The Newton Stewart scheme has been progressing since it was first identified as a priority in 2016. Extensive work has been carried out, with surveys and ground investigations being undertaken to inform the final design. These designs were displayed at public consultation events in Newton Stewart with 124 people attending over three days. Feedback from questionnaires handed out at the event showed:
• 100% wanted to see a flood protection scheme provided
• 82% agreed the approach taken in developing the scheme
• 68% agreed that all available options to address the flooding were included and considered.
Work is progressing well on the scheme with the finalised scheme drawings and documents for the flood order to be completed this month. Reviewed costs will be reported in January 2019 and engagement with affected owners and key groups is due to take place from January to March 2019. Works on the whole scheme, including the building of the replacement Sparling Bridge, are expected to be completed in August 2019.
Langholm was identified as a Potentially Vulnerable Area (PVA) in the National Flood Risk Assessment published by SEPA in December 2011.
Langholm is located at the confluence of three rivers: the Esk, Wauchope Water and Ewes
Water and, according to the Strategic Flood Risk Assessment, Langholm has more properties at risk of flooding than any other town in Dumfries and Galloway: with 524 properties within the 0.5% AEP flood inundation zone. (Annual Exceedance Probability (AEP) – the likelihood of occurrence of a flood of given size or larger occurring in any one year.)
RPS Consultants, who were appointed by the Council to undertake Flood Modelling in the town, finalised their report in June 2017. A ‘Long List’ of options was produced and analysed to identify deliverable and preferred options.

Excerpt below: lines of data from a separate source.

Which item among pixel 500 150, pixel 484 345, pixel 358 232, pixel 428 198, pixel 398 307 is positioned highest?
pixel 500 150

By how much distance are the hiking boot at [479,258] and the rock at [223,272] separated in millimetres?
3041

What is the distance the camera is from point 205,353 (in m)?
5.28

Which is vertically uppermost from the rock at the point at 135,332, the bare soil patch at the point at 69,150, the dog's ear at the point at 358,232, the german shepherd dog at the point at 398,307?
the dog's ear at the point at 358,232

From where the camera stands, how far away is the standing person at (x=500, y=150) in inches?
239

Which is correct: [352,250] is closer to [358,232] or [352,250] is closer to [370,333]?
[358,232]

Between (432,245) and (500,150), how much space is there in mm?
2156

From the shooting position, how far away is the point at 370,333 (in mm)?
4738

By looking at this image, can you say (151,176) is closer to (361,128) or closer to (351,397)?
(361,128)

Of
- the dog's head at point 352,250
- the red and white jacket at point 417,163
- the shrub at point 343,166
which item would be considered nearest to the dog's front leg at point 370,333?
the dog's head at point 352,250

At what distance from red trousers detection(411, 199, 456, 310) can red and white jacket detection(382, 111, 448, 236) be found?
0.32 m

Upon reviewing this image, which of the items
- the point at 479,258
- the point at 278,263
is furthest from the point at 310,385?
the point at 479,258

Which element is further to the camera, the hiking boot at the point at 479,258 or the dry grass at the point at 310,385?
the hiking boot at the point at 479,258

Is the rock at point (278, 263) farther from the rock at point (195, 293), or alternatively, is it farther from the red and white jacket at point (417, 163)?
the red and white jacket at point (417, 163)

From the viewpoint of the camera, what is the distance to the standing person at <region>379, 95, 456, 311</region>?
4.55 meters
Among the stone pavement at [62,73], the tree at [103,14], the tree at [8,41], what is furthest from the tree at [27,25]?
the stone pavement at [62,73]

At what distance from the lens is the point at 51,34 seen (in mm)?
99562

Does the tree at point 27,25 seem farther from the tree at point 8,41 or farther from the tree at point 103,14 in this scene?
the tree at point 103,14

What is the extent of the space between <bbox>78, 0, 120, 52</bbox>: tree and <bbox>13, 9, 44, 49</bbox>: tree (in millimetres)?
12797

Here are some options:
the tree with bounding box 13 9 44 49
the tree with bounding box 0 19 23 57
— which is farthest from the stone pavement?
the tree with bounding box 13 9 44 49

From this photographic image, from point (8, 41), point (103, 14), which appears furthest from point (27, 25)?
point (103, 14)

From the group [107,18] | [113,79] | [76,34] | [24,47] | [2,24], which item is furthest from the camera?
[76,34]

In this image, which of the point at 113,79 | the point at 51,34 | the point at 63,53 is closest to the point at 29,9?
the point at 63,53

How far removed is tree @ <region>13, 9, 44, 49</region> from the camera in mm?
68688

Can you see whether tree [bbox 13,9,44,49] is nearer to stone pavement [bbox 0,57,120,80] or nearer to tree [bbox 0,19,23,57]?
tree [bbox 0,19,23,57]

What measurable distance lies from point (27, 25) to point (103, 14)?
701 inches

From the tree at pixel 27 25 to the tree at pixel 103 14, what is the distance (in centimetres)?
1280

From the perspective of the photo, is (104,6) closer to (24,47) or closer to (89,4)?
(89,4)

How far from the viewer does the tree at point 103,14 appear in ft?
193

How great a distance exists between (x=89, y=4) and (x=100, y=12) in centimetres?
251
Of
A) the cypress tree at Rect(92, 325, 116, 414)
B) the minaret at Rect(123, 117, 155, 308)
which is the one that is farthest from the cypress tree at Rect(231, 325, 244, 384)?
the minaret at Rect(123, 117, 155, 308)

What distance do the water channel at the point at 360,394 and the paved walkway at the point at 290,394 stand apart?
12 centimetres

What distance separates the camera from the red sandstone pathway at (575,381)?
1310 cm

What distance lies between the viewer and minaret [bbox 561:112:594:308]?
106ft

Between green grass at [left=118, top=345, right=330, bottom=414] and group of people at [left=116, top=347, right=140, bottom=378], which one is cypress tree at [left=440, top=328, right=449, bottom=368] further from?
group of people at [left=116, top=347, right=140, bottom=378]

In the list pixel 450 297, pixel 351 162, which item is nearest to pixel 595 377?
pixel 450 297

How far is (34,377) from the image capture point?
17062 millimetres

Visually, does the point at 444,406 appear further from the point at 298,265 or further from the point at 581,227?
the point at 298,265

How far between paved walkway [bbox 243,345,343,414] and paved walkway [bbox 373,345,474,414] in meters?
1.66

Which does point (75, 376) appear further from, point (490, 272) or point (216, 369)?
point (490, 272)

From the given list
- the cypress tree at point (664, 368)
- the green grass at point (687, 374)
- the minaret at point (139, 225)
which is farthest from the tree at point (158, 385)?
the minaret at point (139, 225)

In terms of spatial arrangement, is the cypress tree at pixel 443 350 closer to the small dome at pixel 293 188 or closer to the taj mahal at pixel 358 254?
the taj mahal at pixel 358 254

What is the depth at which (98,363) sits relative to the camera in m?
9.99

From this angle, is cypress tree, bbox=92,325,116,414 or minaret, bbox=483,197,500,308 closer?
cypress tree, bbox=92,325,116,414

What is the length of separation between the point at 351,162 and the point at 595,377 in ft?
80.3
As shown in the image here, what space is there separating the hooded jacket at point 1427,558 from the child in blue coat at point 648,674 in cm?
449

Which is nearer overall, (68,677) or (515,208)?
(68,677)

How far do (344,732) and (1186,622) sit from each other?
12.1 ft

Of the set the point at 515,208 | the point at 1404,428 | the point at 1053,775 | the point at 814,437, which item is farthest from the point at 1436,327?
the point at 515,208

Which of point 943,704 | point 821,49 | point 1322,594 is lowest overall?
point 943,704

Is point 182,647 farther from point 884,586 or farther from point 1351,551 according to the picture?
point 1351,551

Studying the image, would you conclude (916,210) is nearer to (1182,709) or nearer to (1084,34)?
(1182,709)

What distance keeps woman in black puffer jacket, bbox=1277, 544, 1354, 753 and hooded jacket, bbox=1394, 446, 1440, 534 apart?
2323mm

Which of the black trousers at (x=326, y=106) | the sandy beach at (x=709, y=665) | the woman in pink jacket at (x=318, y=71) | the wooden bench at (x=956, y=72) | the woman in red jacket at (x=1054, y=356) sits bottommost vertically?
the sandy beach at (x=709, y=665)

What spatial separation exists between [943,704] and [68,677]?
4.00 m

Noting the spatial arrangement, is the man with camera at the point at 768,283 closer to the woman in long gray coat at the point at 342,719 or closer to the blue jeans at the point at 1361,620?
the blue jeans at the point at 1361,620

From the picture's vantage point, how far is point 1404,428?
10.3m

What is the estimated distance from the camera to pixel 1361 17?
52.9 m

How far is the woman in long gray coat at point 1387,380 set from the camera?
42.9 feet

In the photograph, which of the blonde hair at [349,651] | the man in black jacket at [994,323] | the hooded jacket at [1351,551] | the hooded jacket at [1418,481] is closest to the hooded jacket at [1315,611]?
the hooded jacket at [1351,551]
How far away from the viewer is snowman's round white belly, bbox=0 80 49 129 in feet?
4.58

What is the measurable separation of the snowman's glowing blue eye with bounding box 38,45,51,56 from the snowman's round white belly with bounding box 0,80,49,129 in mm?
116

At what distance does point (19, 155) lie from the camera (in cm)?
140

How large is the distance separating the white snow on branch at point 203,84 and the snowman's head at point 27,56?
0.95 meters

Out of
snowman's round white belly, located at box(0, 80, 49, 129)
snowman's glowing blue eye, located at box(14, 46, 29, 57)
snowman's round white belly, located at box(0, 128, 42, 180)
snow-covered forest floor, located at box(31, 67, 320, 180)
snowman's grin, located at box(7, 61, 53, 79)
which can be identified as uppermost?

An initial meeting will take place in Langholm between Dumfries and Galloway Council, Langholm Community Council and consultants RPS. The first formal meeting to review options will take place in December with representatives from SEPA, Scottish Water, Scottish Natural heritage and other interested stakeholders. Following this, initial options will be developed, taken forward to outline design, and shared at a public engagement event in February 2019.
Chair of Economy, Environment and infrastructure Committee, Archie Dryburgh said: “These Flood Risk Management Schemes are vital to our communities in preparation for both current and future flooding dangers. Warnings about climate change need to be heeded, and we must prepare accordingly. We take our duties seriously, and schemes such as these are all about protecting, not only our people, but also homes and properties in these flood risk areas. I am glad now that we can move forward with this in Langholm for the whole area and also the work starting up in Holmwood in the New year”
Vice Chair, Andrew Wood said: “Flood risk is a real issue for a number of communities within our region, but it is not only about the safety of our communities, as a Council we also have a number of legal duties which we must adhere to which includes assessing bodies of water and managing the risk of flooding. Identification is only the start, and investment in these schemes provides long term protection for all.”